The C frontend syntax is the one that's going to ship and get used in
tens of thousands of software projects, and which we might still be
having to support 15 years later when the CPU architectures have all
changed. It's quite likely in that lifetime that other vendors will
try
to do a compatible implementation too if it sees adoption.

I recommend that, where practical, we use a syntax compatible with other implementations. For example, Intel's compiler implements some of these which I believe we'd like to have:

ivdep
loop_count
vector/novector
unroll/nounroll

http://software.intel.com/sites/products/documentation/doclib/iss/2013/compiler/cpp-lin/GUID-346BAAA5-CF2D-4A26-9194-CA840BFB34E5.htm

IBM's compiler also has a few of these (unroll, novector, etc.):

http://publib.boulder.ibm.com/infocenter/comphelp/v8v101/index.jsp?topic=%2Fcom.ibm.xlcpp8a.doc%2Fcompiler%2Fref%2Frupragen.htm

I think it is okay for clang to develop its own coherent syntax. If we take syntax from different compilers we get non-coherent syntax and users will probably still have to use macros because different compilers and compiler versions will support a different set of those directives (ivdep, simd, openmp, etc) with possibly a slightly different semantics, or requirements (for examples, Intel’s simd pragma requires the loop induction variable to be signed).

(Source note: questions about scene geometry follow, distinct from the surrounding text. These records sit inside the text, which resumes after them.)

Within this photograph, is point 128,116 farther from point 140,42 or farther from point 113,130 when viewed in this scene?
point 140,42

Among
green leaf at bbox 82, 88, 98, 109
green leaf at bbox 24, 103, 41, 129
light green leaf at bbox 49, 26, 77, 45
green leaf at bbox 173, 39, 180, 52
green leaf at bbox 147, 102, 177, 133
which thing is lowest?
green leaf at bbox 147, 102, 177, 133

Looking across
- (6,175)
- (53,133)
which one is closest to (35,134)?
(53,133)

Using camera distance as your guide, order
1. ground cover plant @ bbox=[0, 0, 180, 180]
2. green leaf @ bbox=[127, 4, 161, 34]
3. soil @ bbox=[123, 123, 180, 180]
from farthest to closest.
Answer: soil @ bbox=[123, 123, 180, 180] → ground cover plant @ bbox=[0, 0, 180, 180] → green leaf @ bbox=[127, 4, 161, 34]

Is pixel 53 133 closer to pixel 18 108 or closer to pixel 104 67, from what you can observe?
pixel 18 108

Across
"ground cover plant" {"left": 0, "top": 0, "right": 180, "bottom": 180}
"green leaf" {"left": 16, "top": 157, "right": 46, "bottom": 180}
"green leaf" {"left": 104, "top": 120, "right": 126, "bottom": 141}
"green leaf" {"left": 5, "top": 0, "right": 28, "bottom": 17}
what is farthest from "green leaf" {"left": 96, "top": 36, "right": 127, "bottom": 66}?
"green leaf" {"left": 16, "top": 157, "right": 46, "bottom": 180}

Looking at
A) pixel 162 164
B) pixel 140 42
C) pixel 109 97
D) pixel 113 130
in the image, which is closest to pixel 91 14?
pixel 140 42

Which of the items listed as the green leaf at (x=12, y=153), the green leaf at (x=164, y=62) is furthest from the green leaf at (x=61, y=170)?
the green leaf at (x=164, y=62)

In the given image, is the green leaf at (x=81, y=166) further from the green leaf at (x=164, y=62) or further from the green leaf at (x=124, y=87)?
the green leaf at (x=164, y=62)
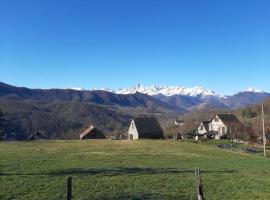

Renato is trying to add pragmas that control the vectorizer. For this, I think an intuitive syntax interface would be a "#pragma subject attribute(value), attribute(value), ..." structure.

#pragma vectorize enable/disable
for () {
  a[i] = ...
}

#pragma vectorize unroll(4)
for () {
  a[i] = ...
}

#pragma vectorize width(4)
for () {
  a[i] = …
}

#pragma vectorize safe(...)
for () {
  a[i] = …
}

http://llvm.org/bugs/show_bug.cgi?id=18086#c0 has some comments about what those attributes do.

So from my point of view the backend implementation, and even the AST
representation if there is any, is a secondary almost trivial issue
compared to specifying a new extension to the language. But that's my
take as a parser maintainer :slight_smile:

Incidentally I don't think there needs to be an AST representation as
such. This looks like it can be supported with a lookup map for
statements / expressions, and synthesized attributes for functions.

The list of commands you posted in the previous email is a good
starting
point, but I'd like to see real code samples of what you want to
work.

Can it annotate statements, declarations or both? Is it expected to
survive through template instantiations?

Yes.

Do the directives require
semantic analysis?

This is an interesting point; some of them might.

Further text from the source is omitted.